::: TEXT SECTION

I agree that this is a possible failure mode when you start to invoke the notion of an unconscious. There's a risk of becoming too dogmatic if you're not sufficiently open to the possibility of falsification. Certainly.

But are we just going to pretend that unacknowledged ulterior motives don't exist? Certainly not! It's pretty clear to me that they do exist! Sometimes it feels like that's all political debates boil down to - accusations that the other side only claims to support X for principled moral reasons, when actually they just support it for their own self interest. Should we just immediately dismiss all accusations of that sort? I don't think so. They should at least be given a fair hearing. I think it's obvious that sometimes people are not entirely honest with others, and sometimes they're not entirely honest with themselves either. You don't need a fancy theory to see that.

Sociological and political debates couldn't get anywhere if we weren't allowed to speculate about the unobserved mental states of other people. Psychoanalysis is hardly doing anything too different from the average Motte thread, which is replete with speculation about what leftists and rightists "really think".

It's also worth mentioning that Lacanian clinical practice has this conception of the psychoanalyst as "the subject supposed to know" - key word being supposed to, as in a supposition, but that supposition ultimately turns out to be mistaken. One of the central goals of Lacanian analysis is for the patient to come to realize the ways in which the therapist too is ignorant:

This mystery is in the last resort the mystery of the transference itself: to produce new meaning, it is necessary to presuppose its existence in the other. That’s the logic of the “subject assumed to know” which was isolated by Lacan as the central axis, or stronghold, of the phenomenon of transference. The analyst is in advance assumed to know – what? The meaning of the analysand’s symptoms. This knowledge is of course an illusion, but it is a necessary one: it is only through this supposition of knowledge that, at the end, some real knowledge can be produced.

(Lacan is not Freud of course, but he's been central for the reception of Freud's ideas in the humanities since the mid 20th century.)

I've heard Continental Philosophy described as the attempt to reconcile Freud and Marx.

I mean, both Freud and Marx are certainly very central and influential figures in continental philosophy. You might even be able to say that the project (or one of the projects) of the Frankfurt school was reconciling Freud and Marx. But it would be wrong to describe all of continental philosophy that way. There are continental thinkers who make little reference to either of them. It also doesn't cover the historical figures like Hegel and Schopenhauer who were retroactively declared to be "continental" and who were writing before Marx!

Really the best definition of continental is "European philosophy that's not analytic". Bertrand Russell and some co-conspirators decided that philosophy needed a reboot in the early 20th century, largely on account of his passionate rejection of Hegel, and that's the project that eventually grew into analytic philosophy. So maybe you could also define continental as "someone who thinks Hegel isn't total nonsense and deserves at least some kind of response" (but even that's not a perfect definition, because Hegel and Heidegger, two of the biggest villains for the early analytics, are receiving increasing attention from analytics today).

I would be happy to trade complete restrictions on public AI research for complete control of society until the AI God arrives. Would that be a trade you'd be interested in?

::::::
::: INPUT DATA

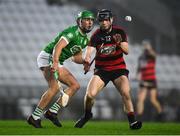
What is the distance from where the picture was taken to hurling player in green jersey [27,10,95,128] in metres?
9.27

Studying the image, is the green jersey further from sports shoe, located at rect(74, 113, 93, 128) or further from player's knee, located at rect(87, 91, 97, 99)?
sports shoe, located at rect(74, 113, 93, 128)

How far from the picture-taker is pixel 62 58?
9.70 m

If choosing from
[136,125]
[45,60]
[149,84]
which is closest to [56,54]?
[45,60]

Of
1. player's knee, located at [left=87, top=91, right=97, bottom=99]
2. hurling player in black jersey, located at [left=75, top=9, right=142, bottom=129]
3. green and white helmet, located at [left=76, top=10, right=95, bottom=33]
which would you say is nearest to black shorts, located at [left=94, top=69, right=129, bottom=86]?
hurling player in black jersey, located at [left=75, top=9, right=142, bottom=129]

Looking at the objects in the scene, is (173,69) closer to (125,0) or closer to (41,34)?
(125,0)

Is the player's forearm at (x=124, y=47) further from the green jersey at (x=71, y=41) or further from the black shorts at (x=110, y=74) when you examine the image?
the green jersey at (x=71, y=41)

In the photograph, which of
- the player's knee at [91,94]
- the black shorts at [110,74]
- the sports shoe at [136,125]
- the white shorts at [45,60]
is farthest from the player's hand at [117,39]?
the white shorts at [45,60]

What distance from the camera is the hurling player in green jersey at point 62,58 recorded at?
927 centimetres

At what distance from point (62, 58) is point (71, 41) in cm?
34

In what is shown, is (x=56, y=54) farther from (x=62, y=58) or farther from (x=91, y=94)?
(x=91, y=94)

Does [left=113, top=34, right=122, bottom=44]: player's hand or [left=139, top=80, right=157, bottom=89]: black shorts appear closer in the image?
[left=113, top=34, right=122, bottom=44]: player's hand

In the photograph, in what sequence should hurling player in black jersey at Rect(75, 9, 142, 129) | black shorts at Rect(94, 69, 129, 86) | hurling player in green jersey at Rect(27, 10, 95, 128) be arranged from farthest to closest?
hurling player in green jersey at Rect(27, 10, 95, 128) → black shorts at Rect(94, 69, 129, 86) → hurling player in black jersey at Rect(75, 9, 142, 129)

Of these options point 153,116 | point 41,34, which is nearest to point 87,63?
point 153,116

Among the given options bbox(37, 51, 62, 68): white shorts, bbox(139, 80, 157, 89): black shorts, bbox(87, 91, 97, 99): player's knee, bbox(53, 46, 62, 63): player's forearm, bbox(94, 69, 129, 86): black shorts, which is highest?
bbox(53, 46, 62, 63): player's forearm
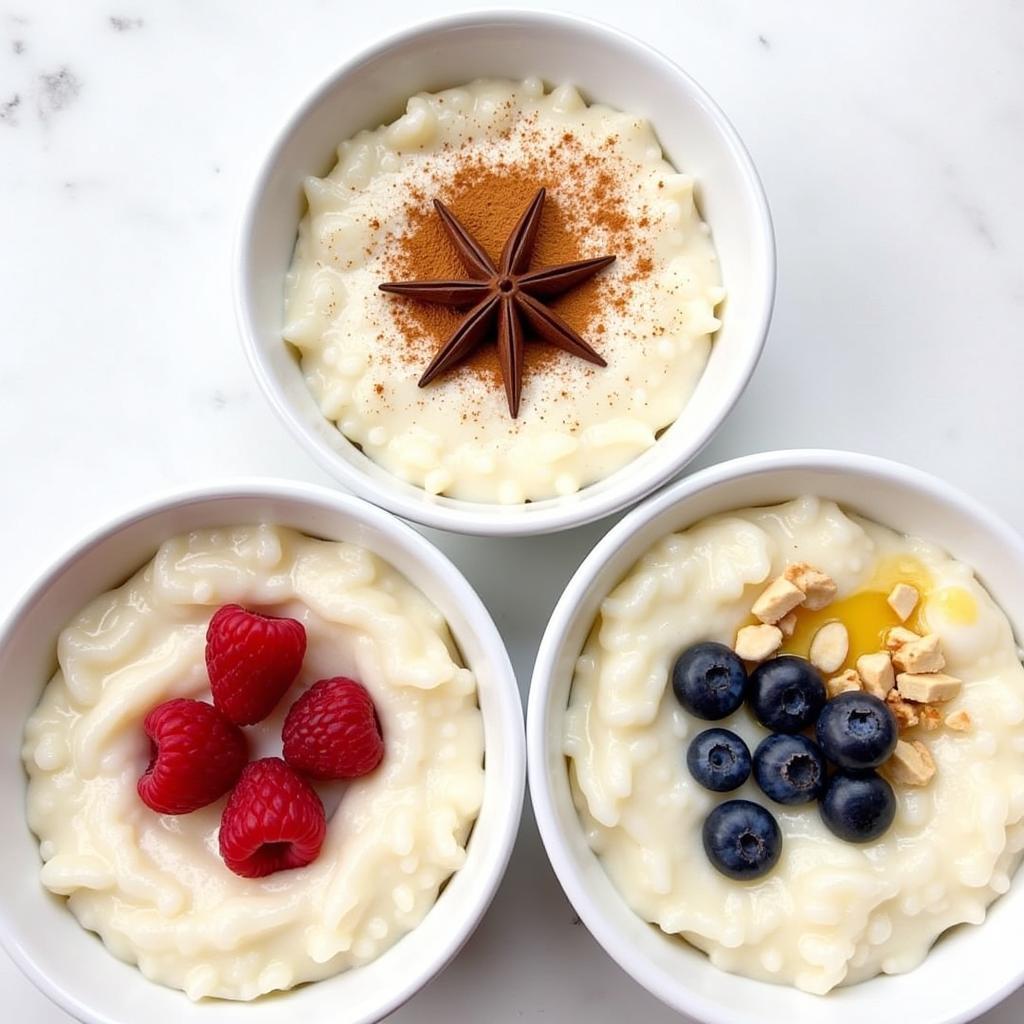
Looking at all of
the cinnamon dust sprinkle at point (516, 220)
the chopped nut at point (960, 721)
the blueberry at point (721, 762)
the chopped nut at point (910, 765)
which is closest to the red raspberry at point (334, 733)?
the blueberry at point (721, 762)

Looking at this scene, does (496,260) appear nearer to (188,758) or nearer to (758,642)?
(758,642)

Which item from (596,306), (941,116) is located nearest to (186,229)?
(596,306)

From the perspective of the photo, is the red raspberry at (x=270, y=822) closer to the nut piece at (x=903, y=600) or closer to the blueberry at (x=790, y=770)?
the blueberry at (x=790, y=770)

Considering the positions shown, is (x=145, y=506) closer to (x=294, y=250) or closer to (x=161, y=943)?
(x=294, y=250)

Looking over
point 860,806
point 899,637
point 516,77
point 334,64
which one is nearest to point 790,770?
point 860,806

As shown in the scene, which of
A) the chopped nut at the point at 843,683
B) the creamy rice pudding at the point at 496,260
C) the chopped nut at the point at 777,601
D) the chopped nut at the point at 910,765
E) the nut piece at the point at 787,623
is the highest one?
the creamy rice pudding at the point at 496,260

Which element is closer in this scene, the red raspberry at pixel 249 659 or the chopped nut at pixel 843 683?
the red raspberry at pixel 249 659

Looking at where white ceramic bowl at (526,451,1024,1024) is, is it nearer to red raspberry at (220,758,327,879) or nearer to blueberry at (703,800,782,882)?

::::::

◆ ACTIVITIES
A: Reproduce the text on psychoanalysis and continental philosophy from "This mystery is" up to and including "reconcile Freud and Marx.".
B: Write what comes next in the text on psychoanalysis and continental philosophy, starting after its final sentence.

◆ ANSWERS BY ITEM
A:
This mystery is in the last resort the mystery of the transference itself: to produce new meaning, it is necessary to presuppose its existence in the other. That’s the logic of the “subject assumed to know” which was isolated by Lacan as the central axis, or stronghold, of the phenomenon of transference. The analyst is in advance assumed to know – what? The meaning of the analysand’s symptoms. This knowledge is of course an illusion, but it is a necessary one: it is only through this supposition of knowledge that, at the end, some real knowledge can be produced.

(Lacan is not Freud of course, but he's been central for the reception of Freud's ideas in the humanities since the mid 20th century.)

I've heard Continental Philosophy described as the attempt to reconcile Freud and Marx.

B:
I'm not sure if I understand the question, or how it's related to the section you quoted.

On a basic level I'd be willing to hand control of society over to virtually any individual or group if it meant being able to live in a reality where machine learning was impossible. You can be the king, the progressives can be the kings, it doesn't matter.

The only thing that might give me pause would be the concern that such a decision would betray a lack of courage on my part.

So, do there exist two political ideologies that are both not liberal individualism, but also differ from each other by more than a "palette swap"? Based on the way I'm reading you right now, you seem to be saying that the political universe essentially breaks down into "liberal individualism" and "everything else". The ideologies in the "everything else" bucket may have differences from each other, but they will always be superficial differences compared to the primary difference of individualism vs identitarianism. Is that your view?

When I said the alternatives were woo, etc, I meant those "other types of intellectual activity".

What do you mean by "woo"? I always understood "woo" to essentially mean "supernatural". Is that how you're using the word?

There might be many criticisms you could make of what goes on in English departments or women's studies departments, but I don't think "belief in the supernatural" is one of them.

Perhaps you could come up with solid reasons it's a bad idea to build advanced AI, but then you'd be back in the realm of STEM.

You seem to be saying here that STEM (let's just say science) can give us knowledge of "solid reasons". If that's the case, then what area of science is responsible for studying "solid reasons"? What is our current best scientific theory of "solid reasons"? If I open a physics textbook, I can find quarks, and wave functions, and black holes, but I can't find any "solid reasons". Where are they?

This isn't just idle speculation. It seems like in order for science to give us knowledge of X, then either we have to be able to directly observe X, or we have to have a scientific theory of X. But neither of those criteria seems to be met here. I can't look out my window and see any "solid reasons".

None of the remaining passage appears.